*Extrait sélectionné*

Lloyd Cole livre à Rouen la version la plus sèche et la plus précise de ses chansons. Une élégance sans esbroufe, de l’humour, quelques regrets de fan – et beaucoup d’émotion.

Vendredi dernier, j’ai été entraîné par l’un de mes « bros » au concert, au 106 de Rouen, de la dernière date de la tournée française « Solo Show – 2 sets » de Mister Lloyd Cole. Et cela a eu pour effet de réveiller en moi quelques réminiscences adolescentes : du genre radiocassettes, coiffure en guidon de vélo (que j’arborais fièrement alors comme Écossais d’adoption), et… pop acidulée de ses Commotions…
Lloyd Cole nous proposait donc deux sets de près d’une heure chacun, comme sa précédente tournée de 2023, mais cette fois en format purement (c’est le mot) acoustique : très peu d’effets, juste la reverb de la console, le pop singer requalifié folk et ses deux six cordes, une Martin D‑45 et une Taylor 324 (selon la forme de leur tête). C’est un exercice très difficile, nécessitant une concentration extrême, que de jouer principalement des arpèges avec un instrument acoustique, devant un public certes conquis d’avance, mais cependant exigeant, et voulant participer à la fête. Le maestro rappellera gentiment à l’ordre les pseudo-perturbateurs d’un « Please don’t do that ! » quand certains d’entre eux (dont je fais partie) souhaitaient l’accompagner en frappant dans leurs mains ! Il interrompra même quelques secondes le bien nommé Like a Broken Record à cause d’un fan un peu trop enthousiaste…
Les deux sets seront en tout cas impeccables, comme la tenue immaculée de « Mr (ne l’appelez plus) Malcontent », constitués de chansons de ses groupes (The Commotions et The Negatives), dépouillées pour l’occasion, ou de ses efforts solo, ainsi que de belles reprises de Bowie (Can You Hear Me?) et de Cohen (Chelsea Hotel #2). Il ponctuera chaque titre d’un « Thank you, très gentil ! »… Autodérision encore lorsqu’avant de jouer Like a Broken Record, il lance : « J’ai écrit cette chanson en 2007, année de ma plus grande invisibilité ». Ou lorsqu’il qualifie chacun de ses albums de « fantastic ». Vraiment un bon gars, ce Lloyd ! Mention spéciale pour ce qui me concerne à On Pain et The Idiot, joués dans de superbes versions acoustiques, totalement différentes de celles, plus électro, présentes sur le dernier album en date de l’artiste.

*Travail demandé*
a: Selon l'extrait, quelles sont les deux guitares dont joue Lloyd Cole pendant ce concert ?
b: Reproduisez fidèlement le passage de l'extrait commençant par « Lloyd Cole livre » et se poursuivant jusqu'à « et beaucoup d’émotion. ».
Les données constituent un matériau distinct de l'extrait.

*Lignes de données*
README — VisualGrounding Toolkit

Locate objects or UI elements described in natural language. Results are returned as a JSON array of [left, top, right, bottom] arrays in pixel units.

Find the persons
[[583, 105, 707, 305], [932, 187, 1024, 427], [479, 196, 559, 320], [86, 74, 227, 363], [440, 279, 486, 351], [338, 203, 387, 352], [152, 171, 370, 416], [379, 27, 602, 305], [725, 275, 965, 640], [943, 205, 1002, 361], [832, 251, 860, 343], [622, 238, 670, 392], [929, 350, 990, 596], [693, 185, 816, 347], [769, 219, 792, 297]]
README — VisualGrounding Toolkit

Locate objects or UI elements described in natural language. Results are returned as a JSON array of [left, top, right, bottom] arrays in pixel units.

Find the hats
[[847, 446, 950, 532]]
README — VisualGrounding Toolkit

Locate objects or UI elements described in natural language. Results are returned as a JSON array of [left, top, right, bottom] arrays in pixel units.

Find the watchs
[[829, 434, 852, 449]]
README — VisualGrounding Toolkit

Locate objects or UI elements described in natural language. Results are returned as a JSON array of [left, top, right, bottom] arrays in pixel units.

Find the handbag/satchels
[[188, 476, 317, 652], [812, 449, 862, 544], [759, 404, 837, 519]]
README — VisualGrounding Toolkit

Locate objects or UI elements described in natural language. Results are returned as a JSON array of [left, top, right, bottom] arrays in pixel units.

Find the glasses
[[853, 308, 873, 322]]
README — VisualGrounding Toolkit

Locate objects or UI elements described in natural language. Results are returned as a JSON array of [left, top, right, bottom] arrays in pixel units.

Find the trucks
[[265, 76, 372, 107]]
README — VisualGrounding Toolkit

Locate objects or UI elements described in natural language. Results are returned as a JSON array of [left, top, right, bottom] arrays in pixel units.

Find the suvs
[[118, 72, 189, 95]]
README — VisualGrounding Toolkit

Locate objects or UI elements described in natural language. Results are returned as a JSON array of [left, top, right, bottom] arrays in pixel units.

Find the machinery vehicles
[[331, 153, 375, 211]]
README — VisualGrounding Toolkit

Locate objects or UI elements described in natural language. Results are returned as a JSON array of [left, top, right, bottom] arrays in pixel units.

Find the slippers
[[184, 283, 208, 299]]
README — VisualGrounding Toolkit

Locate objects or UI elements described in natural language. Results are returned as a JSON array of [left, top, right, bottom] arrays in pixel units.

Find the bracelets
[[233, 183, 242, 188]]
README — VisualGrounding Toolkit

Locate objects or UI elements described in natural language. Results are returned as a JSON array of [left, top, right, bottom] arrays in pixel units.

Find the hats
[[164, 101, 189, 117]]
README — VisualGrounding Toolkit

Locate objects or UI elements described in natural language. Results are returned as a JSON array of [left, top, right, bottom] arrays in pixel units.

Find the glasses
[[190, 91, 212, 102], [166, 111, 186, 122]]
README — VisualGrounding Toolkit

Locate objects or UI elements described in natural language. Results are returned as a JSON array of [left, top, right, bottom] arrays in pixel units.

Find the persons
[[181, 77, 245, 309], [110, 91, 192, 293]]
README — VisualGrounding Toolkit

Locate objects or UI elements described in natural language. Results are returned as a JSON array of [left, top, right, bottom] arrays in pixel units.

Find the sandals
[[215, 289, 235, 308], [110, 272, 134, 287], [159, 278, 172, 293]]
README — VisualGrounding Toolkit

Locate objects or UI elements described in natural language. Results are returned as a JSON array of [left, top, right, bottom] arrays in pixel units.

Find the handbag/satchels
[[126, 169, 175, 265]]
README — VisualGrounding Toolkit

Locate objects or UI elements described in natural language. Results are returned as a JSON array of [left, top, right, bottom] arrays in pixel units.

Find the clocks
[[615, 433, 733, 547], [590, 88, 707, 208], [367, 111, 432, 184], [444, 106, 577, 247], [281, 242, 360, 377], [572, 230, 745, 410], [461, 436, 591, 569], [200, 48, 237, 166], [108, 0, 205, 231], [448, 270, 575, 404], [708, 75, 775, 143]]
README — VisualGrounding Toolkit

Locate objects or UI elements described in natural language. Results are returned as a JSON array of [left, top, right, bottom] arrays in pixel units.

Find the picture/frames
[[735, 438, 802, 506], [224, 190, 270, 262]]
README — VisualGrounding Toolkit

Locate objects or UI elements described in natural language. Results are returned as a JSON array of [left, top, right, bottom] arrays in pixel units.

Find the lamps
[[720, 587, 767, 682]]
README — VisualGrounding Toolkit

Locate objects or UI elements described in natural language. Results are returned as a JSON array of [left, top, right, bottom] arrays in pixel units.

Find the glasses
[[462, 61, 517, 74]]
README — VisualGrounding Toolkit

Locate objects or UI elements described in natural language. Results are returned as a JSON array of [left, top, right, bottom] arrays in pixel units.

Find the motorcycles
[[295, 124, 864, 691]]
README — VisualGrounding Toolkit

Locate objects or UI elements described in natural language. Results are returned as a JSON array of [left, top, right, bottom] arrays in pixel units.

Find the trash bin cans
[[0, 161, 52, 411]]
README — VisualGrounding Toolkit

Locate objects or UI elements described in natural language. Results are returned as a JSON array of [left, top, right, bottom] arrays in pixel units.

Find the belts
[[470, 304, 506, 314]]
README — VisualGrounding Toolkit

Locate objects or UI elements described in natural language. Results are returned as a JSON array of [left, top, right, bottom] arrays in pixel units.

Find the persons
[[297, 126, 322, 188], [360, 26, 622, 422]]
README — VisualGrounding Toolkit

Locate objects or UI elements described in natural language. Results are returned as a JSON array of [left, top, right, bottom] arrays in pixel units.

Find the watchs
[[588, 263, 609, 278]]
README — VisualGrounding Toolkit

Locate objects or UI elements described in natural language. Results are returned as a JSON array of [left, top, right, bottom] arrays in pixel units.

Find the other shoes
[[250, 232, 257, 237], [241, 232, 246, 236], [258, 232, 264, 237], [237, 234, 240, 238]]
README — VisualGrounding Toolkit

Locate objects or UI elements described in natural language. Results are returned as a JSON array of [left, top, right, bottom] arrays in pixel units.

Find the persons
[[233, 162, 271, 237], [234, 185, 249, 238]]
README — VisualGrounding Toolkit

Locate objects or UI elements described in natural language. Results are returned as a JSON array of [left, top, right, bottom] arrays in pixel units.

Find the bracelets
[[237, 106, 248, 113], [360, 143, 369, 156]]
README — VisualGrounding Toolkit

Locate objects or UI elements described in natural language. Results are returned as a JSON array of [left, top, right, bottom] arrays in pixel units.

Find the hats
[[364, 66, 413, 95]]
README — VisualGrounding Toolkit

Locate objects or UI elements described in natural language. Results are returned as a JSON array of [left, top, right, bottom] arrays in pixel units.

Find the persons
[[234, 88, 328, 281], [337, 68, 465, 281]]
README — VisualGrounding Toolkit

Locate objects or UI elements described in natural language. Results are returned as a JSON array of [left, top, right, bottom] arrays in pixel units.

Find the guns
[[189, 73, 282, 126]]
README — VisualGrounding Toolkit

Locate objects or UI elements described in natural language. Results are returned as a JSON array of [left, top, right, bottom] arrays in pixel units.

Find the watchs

*Réponses*
a: Une Martin D‑45 et une Taylor 324.

b:
Lloyd Cole livre à Rouen la version la plus sèche et la plus précise de ses chansons. Une élégance sans esbroufe, de l’humour, quelques regrets de fan – et beaucoup d’émotion.